## [WHAT THIS TASK INVOLVES]
Copy only the lines between the one containing "Taking this photo" and the end of the records, both included, leaving out pictures.

···

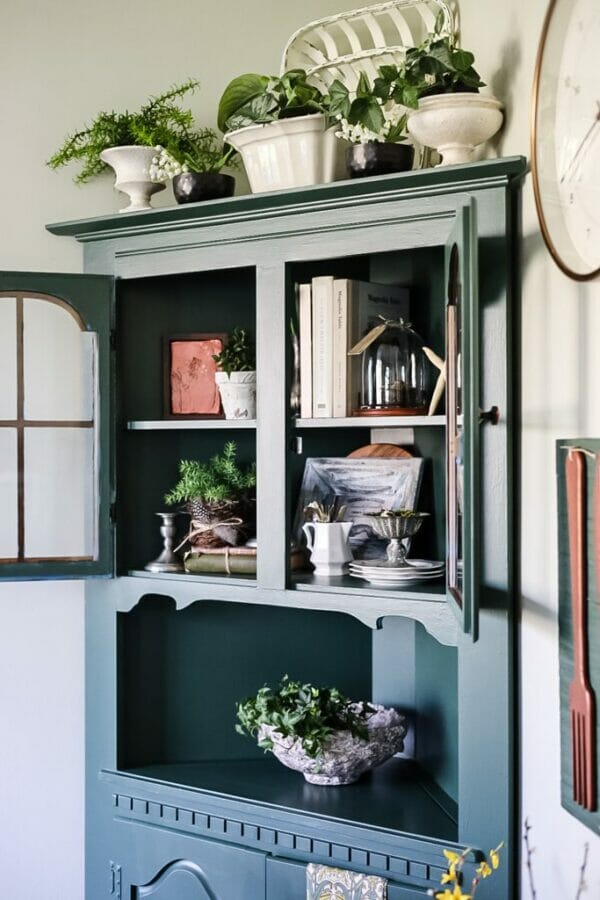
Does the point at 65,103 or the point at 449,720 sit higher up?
the point at 65,103

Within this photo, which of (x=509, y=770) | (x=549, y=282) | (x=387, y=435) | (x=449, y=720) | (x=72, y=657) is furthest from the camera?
(x=72, y=657)

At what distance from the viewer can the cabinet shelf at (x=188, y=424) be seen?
250 centimetres

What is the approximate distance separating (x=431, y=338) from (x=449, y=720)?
3.02 ft

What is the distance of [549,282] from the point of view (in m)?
1.98

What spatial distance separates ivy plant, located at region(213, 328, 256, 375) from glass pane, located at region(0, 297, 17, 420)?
0.51 metres

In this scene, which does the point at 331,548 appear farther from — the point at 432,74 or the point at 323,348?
the point at 432,74

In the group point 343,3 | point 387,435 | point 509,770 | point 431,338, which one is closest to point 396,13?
point 343,3

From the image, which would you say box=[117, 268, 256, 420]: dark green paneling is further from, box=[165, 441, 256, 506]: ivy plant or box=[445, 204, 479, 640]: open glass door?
box=[445, 204, 479, 640]: open glass door

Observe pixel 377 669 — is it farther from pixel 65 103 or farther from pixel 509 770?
pixel 65 103

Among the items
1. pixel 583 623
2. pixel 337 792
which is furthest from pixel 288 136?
pixel 337 792

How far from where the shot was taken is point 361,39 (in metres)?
2.67

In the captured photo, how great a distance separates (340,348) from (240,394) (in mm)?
305

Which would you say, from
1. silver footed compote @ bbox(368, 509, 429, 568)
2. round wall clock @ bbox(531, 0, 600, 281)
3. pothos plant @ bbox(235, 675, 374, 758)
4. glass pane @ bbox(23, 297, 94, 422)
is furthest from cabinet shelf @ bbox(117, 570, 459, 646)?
round wall clock @ bbox(531, 0, 600, 281)

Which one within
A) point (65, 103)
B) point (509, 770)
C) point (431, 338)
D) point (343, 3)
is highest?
point (343, 3)
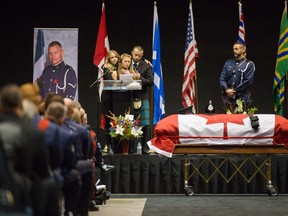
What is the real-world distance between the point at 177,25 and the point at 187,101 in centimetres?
197

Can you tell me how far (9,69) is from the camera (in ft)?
41.9

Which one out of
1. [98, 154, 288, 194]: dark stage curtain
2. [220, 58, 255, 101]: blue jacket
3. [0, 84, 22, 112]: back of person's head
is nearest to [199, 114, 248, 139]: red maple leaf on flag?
[98, 154, 288, 194]: dark stage curtain

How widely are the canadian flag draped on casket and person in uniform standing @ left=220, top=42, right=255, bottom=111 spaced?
2.32 feet

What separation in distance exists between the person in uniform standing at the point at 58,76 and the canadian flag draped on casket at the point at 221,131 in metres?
1.84

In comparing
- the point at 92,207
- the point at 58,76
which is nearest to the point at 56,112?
the point at 92,207

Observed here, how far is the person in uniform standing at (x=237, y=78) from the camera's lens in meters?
10.5

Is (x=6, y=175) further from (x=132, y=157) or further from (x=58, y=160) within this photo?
(x=132, y=157)

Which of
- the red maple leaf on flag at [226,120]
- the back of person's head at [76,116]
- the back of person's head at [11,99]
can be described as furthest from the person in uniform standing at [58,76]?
the back of person's head at [11,99]

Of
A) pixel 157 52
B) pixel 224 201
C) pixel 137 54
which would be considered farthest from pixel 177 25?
pixel 224 201

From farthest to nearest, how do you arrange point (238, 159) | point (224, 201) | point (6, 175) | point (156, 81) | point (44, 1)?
point (44, 1), point (156, 81), point (238, 159), point (224, 201), point (6, 175)

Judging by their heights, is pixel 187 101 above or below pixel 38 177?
above

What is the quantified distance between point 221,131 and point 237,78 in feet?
3.97

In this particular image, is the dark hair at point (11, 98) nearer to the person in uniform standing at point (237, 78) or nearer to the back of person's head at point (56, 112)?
the back of person's head at point (56, 112)

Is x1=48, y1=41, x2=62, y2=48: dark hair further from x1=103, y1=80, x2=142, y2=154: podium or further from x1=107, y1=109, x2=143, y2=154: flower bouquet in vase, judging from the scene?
x1=107, y1=109, x2=143, y2=154: flower bouquet in vase
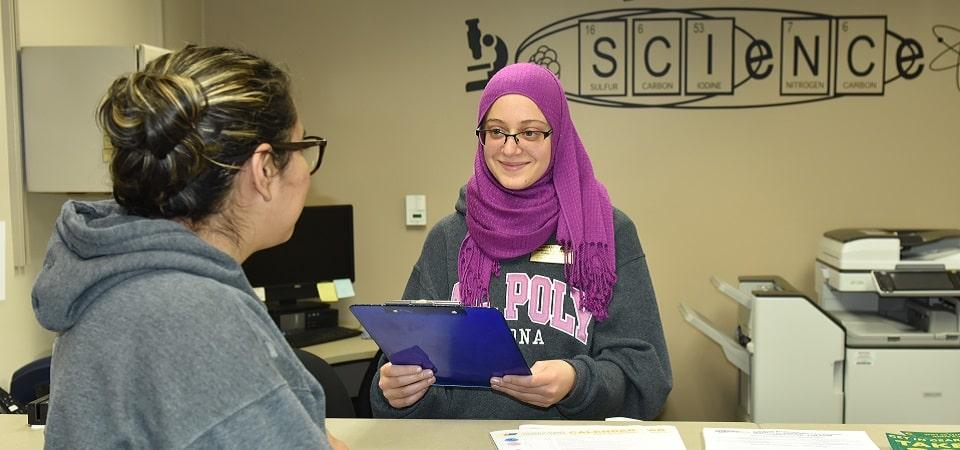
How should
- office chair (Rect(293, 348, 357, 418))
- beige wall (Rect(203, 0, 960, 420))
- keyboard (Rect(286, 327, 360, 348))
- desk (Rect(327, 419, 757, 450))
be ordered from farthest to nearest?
beige wall (Rect(203, 0, 960, 420)) < keyboard (Rect(286, 327, 360, 348)) < office chair (Rect(293, 348, 357, 418)) < desk (Rect(327, 419, 757, 450))

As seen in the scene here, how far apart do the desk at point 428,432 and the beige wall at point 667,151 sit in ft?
7.50

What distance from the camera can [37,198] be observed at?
8.78ft

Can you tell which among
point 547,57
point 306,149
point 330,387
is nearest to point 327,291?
point 547,57

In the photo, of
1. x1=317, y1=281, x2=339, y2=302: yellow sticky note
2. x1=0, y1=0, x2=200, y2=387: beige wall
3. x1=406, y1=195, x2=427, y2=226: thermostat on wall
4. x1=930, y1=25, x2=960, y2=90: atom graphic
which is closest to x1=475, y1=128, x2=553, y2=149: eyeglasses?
x1=0, y1=0, x2=200, y2=387: beige wall

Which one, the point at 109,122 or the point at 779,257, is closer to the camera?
the point at 109,122

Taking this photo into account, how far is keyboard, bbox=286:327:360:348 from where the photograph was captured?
3.49 meters

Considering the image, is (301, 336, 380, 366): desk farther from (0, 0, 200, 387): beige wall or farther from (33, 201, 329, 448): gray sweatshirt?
(33, 201, 329, 448): gray sweatshirt

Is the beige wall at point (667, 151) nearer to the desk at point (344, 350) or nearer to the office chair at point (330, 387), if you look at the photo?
the desk at point (344, 350)

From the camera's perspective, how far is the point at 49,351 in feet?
9.10

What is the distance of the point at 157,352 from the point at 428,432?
88 cm

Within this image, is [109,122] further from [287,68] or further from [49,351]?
[49,351]

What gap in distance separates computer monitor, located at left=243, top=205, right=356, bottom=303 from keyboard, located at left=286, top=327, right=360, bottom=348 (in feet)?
0.53

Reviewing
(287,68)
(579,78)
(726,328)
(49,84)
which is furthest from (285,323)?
(287,68)

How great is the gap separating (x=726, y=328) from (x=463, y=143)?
1469mm
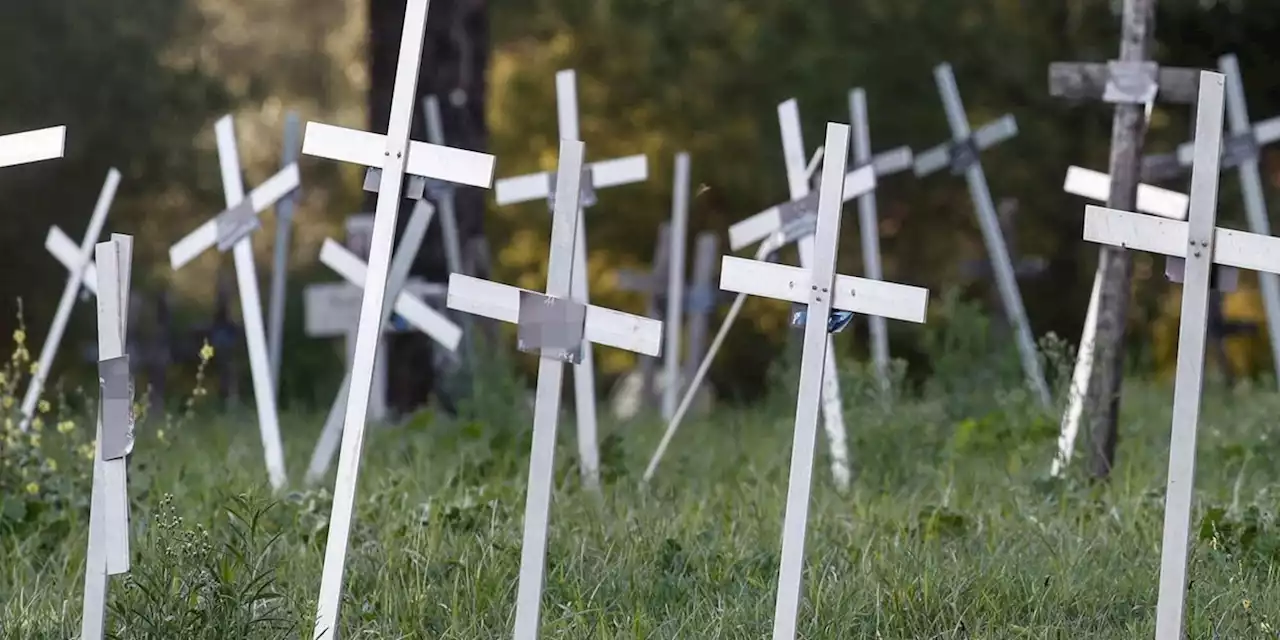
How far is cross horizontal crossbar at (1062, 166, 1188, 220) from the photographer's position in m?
5.37

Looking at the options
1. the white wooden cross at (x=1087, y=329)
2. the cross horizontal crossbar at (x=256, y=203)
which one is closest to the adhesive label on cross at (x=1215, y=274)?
the white wooden cross at (x=1087, y=329)

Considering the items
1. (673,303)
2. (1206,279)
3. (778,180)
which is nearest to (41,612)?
(1206,279)

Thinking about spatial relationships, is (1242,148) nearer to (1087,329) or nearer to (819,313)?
(1087,329)

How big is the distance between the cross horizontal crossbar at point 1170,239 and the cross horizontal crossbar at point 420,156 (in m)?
1.52

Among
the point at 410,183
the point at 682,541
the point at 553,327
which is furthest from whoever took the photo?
the point at 682,541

···

## [IN RESPONSE]
Taking this photo into account, how far is keyboard, bbox=286:327:360:348 from where the photograph was captured?
3.49 meters

Considering the image, is (301, 336, 380, 366): desk farther from (0, 0, 200, 387): beige wall or farther from (33, 201, 329, 448): gray sweatshirt?
(33, 201, 329, 448): gray sweatshirt

Is the beige wall at point (667, 151) nearer to the desk at point (344, 350) or nearer to the office chair at point (330, 387), if you look at the photo?
the desk at point (344, 350)

From the camera's perspective, how far is the point at 49,351 in feet?
9.10

What is the distance of the point at 157,352 from the point at 428,432?
88 cm

Within this image, is [109,122] further from [287,68] or further from [49,351]?
[49,351]

What gap in distance separates computer monitor, located at left=243, top=205, right=356, bottom=303 from keyboard, located at left=286, top=327, right=360, bottom=348 (in feet)?
0.53

Reviewing
(287,68)
(579,78)
(726,328)
(49,84)
which is furthest from (285,323)?
(287,68)

How great is the gap separating (x=726, y=328) from (x=463, y=143)?
1469mm
How far is cross horizontal crossbar at (1062, 166, 1188, 220) from the photographer's position in m?
5.37

Looking at the options
1. the white wooden cross at (x=1087, y=329)
2. the cross horizontal crossbar at (x=256, y=203)
which one is closest to the adhesive label on cross at (x=1215, y=274)?
the white wooden cross at (x=1087, y=329)

Considering the items
1. (673,303)
2. (1206,279)
3. (778,180)
which is nearest to (41,612)?
(1206,279)

Thinking about spatial relationships, is (1242,148) nearer to (1087,329) or nearer to (819,313)?
(1087,329)

How big is the distance between the cross horizontal crossbar at point 1170,239 and the cross horizontal crossbar at point 420,156 (in m)?
1.52

Among
the point at 410,183
the point at 682,541
the point at 553,327
which is furthest from whoever took the photo?
the point at 682,541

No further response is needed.